HEK293TN-hACE2 cell-line generation
HEK293TN-hACE2 (human angiotensin-converting enzyme 2) cell line was generated by lentiviral transduction of HEK293TN cells. HEK293TN cells were obtained from System Bioscience. Lentiviral vectors were produced following a standard procedure based on calcium phosphate co-transfection with third-generation helper and transfer plasmids. The following helper vectors were used (gifts from D. Trono): pMD2.G/VSV-G (Addgene, catalog no. 12259), pRSV-Rev (Addgene, catalog no. 12253) and pMDLg/pRRE (Addgene, catalog no. 12251). The transfer vector pLENTI_hACE2_HygR was obtained by cloning of hACE2 from pcDNA3.1-hACE2 (a gift from F. Li, Addgene, catalog no. 145033) into pLenti-CMV-GFP-Hygro (a gift from E. Campeau and P. Kaufman, Addgene, catalog no. 17446). The hACE2 cDNA was amplified by PCR and inserted under the cytomegalovirus promoter of the pLenti-CMV-GFP-Hygro after green fluorescent protein (GFP) excision with XbaI and SalI digestion; pLENTI_hACE2_HygR is now available through Addgene (catalog no. 155296). After transduction with hACE2 lentiviral vector, cells were subjected to antibiotic selection with hygromycin at 250 μg ml−1. Expression of hACE2 cells was confirmed by flow cytometry staining using anti-hACE2 primary antibody (AF933, R&D Systems) and rabbit anti-goat IgG secondary antibody (Alexa Fluor-647). HEK293TN-hACE2 cells were maintained in Dulbecco’s modified Eagle’s medium (DMEM), supplemented with 10% FBS, 1% glutamine, 1% penicillin–streptomycin and 250 μg ml−1 of hygromycin (Gibco) and expression of hACE2 was found to be stable after multiple passages.

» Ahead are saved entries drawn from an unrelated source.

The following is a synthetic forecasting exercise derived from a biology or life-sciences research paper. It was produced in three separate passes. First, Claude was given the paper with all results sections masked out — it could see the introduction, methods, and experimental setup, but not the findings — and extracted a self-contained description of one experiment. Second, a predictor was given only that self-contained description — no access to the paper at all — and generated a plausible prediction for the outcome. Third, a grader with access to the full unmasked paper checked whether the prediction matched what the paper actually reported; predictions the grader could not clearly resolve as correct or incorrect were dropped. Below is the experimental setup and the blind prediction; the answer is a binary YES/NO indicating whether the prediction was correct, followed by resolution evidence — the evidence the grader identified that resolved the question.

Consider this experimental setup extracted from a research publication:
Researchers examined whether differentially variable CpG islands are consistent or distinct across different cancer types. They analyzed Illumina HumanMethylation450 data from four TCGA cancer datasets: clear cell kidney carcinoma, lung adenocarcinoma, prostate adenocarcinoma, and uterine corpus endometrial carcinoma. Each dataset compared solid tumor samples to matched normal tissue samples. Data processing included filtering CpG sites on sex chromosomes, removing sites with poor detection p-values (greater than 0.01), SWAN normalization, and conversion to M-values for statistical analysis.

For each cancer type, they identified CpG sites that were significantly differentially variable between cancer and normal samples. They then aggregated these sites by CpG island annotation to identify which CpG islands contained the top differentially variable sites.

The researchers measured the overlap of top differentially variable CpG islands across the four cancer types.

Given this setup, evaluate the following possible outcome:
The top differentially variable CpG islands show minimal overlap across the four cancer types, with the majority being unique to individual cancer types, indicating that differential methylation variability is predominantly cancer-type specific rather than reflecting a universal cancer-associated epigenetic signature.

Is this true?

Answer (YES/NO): YES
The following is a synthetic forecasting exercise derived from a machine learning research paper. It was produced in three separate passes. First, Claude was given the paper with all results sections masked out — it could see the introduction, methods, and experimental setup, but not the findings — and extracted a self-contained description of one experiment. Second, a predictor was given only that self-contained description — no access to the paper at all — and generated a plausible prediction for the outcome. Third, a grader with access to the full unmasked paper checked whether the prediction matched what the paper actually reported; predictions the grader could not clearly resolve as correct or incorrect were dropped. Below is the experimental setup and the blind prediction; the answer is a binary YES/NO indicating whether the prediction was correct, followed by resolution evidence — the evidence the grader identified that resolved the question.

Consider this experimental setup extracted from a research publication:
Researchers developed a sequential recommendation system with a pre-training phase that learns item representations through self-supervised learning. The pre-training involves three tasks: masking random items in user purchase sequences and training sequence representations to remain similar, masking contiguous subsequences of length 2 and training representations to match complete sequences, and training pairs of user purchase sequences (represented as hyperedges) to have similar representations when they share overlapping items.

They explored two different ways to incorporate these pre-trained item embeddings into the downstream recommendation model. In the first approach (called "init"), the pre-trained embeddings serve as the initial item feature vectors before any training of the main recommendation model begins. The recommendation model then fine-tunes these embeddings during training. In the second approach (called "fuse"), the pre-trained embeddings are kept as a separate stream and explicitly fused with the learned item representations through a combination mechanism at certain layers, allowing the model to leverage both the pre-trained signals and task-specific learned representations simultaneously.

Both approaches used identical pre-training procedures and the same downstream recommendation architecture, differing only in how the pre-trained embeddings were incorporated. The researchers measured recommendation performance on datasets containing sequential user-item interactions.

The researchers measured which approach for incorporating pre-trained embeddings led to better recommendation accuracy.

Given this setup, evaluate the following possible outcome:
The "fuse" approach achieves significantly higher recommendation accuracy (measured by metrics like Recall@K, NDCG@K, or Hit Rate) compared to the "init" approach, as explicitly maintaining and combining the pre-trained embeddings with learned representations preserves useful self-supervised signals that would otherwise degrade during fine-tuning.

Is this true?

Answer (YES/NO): NO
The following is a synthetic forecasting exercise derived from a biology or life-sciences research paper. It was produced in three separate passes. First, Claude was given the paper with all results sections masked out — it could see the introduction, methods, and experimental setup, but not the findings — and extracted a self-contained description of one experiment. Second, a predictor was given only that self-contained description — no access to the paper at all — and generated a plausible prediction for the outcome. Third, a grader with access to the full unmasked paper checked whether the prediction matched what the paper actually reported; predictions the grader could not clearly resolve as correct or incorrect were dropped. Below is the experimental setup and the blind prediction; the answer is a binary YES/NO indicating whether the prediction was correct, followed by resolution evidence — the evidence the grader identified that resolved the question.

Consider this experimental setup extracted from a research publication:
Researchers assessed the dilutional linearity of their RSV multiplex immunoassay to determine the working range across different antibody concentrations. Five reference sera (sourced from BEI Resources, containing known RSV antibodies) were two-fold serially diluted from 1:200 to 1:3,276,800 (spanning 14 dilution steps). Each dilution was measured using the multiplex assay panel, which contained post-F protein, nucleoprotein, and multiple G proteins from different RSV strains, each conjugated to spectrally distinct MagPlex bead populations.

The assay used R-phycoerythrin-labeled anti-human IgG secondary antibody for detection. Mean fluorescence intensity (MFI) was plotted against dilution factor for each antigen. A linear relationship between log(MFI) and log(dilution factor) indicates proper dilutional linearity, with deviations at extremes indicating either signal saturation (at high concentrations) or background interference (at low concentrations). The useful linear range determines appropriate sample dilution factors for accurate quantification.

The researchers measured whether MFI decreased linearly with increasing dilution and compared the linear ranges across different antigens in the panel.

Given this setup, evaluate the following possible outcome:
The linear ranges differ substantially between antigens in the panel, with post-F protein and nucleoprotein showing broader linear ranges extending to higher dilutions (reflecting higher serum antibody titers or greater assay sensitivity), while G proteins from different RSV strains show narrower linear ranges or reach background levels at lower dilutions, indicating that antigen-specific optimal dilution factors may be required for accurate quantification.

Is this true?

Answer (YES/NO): NO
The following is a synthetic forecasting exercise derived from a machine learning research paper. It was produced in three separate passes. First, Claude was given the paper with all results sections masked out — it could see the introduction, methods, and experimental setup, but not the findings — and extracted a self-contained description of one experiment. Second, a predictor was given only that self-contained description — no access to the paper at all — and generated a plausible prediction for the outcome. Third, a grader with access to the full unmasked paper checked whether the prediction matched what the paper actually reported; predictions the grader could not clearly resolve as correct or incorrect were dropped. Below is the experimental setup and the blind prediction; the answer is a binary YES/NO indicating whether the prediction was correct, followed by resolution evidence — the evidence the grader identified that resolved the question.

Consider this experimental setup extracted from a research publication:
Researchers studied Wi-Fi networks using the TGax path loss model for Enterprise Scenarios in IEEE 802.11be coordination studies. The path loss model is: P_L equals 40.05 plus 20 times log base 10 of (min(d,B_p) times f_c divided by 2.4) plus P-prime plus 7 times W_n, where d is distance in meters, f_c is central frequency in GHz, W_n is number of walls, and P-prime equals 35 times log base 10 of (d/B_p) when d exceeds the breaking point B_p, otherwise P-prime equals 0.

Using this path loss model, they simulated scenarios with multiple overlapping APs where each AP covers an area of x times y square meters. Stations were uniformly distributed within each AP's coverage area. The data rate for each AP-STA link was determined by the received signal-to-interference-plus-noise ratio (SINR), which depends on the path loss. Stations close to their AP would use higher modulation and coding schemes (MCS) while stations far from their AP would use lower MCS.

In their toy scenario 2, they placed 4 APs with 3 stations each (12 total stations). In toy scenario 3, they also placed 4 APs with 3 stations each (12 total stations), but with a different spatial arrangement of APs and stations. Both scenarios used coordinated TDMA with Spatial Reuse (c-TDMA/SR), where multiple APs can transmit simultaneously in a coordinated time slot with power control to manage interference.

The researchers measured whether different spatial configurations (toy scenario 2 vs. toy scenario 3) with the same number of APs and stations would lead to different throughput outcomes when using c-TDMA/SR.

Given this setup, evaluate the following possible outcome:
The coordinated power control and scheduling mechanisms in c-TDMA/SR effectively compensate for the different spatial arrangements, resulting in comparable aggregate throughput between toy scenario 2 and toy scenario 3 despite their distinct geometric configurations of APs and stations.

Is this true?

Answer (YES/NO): NO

Plasmids and molecular cloning
The pCAGGS plasmid containing the sequence encoding for carboxy-terminal, His-tagged Wuhan SARS-CoV-2 Spike RBD (catalog no. NR_52310) was obtained from BEI Resources. Variants were generated by replacing the SARS-Cov-2 Wuhan RBD-encoding sequence with synthetic sequences (Genewiz), encoding for either SARS-CoV-2 RBD delta or SARS-CoV-2 RBD omicron variants into the pCAGGS plasmid template using the 5′-XbaI and 3′-NotI restriction sites.

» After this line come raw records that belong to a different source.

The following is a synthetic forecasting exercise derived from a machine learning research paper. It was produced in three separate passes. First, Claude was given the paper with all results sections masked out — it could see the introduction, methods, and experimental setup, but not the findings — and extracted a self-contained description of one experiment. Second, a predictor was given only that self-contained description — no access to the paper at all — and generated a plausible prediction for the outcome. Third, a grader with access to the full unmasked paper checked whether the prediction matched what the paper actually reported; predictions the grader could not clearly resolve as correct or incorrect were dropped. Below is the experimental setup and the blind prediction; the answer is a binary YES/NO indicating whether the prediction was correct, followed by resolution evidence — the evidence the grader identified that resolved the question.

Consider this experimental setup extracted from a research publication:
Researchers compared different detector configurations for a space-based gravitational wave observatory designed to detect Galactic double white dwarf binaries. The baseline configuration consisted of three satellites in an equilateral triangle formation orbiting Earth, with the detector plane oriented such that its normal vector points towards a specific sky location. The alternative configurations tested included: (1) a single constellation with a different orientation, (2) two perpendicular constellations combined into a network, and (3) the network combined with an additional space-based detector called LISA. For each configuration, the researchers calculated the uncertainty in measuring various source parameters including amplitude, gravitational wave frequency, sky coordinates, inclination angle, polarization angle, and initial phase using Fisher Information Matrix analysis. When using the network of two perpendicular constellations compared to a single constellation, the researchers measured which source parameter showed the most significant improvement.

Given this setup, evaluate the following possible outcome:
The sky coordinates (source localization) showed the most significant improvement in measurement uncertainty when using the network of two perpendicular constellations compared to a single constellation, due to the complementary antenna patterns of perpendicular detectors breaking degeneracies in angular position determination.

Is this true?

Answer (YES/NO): YES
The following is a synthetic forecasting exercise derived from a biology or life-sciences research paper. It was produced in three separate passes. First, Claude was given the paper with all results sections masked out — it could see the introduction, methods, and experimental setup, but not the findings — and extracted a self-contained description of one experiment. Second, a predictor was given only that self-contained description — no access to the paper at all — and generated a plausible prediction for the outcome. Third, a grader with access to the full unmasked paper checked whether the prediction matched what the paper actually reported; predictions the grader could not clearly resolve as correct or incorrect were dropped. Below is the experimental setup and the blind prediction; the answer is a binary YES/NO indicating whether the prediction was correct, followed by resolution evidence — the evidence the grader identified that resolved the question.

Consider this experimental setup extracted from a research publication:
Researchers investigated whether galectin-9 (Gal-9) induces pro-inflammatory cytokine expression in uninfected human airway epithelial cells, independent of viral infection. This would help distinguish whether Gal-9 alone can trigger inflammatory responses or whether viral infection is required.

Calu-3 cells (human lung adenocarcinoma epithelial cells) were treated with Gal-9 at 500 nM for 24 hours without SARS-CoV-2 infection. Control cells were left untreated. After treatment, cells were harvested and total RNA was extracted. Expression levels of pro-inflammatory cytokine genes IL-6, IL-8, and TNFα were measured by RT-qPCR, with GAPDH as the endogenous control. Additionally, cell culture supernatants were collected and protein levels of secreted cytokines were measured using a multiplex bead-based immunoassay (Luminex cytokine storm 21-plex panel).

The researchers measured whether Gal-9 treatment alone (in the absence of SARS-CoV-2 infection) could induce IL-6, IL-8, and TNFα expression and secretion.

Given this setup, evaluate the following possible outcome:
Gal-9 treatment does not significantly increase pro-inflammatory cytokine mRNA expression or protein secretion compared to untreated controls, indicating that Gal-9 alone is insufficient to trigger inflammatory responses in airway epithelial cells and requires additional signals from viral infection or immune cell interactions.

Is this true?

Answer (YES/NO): NO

Production of SARS-CoV-2 pseudoparticles
To generate lentiviral particles pseudotyped with SARS-CoV-2 S, we constructed a series of expression plasmids each encoding a SARS-CoV-2 S mutant. Briefly, for each variant, the corresponding C-terminal-deleted (19 amino acids) S complementary DNA was cloned in pcDNA3.1. Then, pLenti CMV-GFP-TAV2A-LUC Hygro was generated from pLenti-CMV-GFP-Hygro (Addgene, catalog no. 17446) by addition of T2A-Luciferase through PCR cloning. To produce the pseudotyped lentiviral particles, 5 × 106 HEK293TN cells were plated in a 15-cm dish in complete DMEM medium and co-transfected on the following day with 32 µg of plasmid pLenti CMV-GFP-TAV2A-LUC Hygro, 12.5 mg of pMDLg/pRRE (Addgene, catalog no. 12251), 6.25 mg of pRSV-Rev (Addgene, catalog no. 12253) and 9 µg of S plasmid. The medium was replaced with complete Iscove’s modification of DMEM 12 h before transfection. Some 30 h after transfection, the supernatant was collected, clarified by filtration through 0.45-μm pore-size membranes and concentrated by ultracentrifugation (SW32Ti rotor). Viral pseudoparticle suspensions were aliquoted and stored at −80 °C.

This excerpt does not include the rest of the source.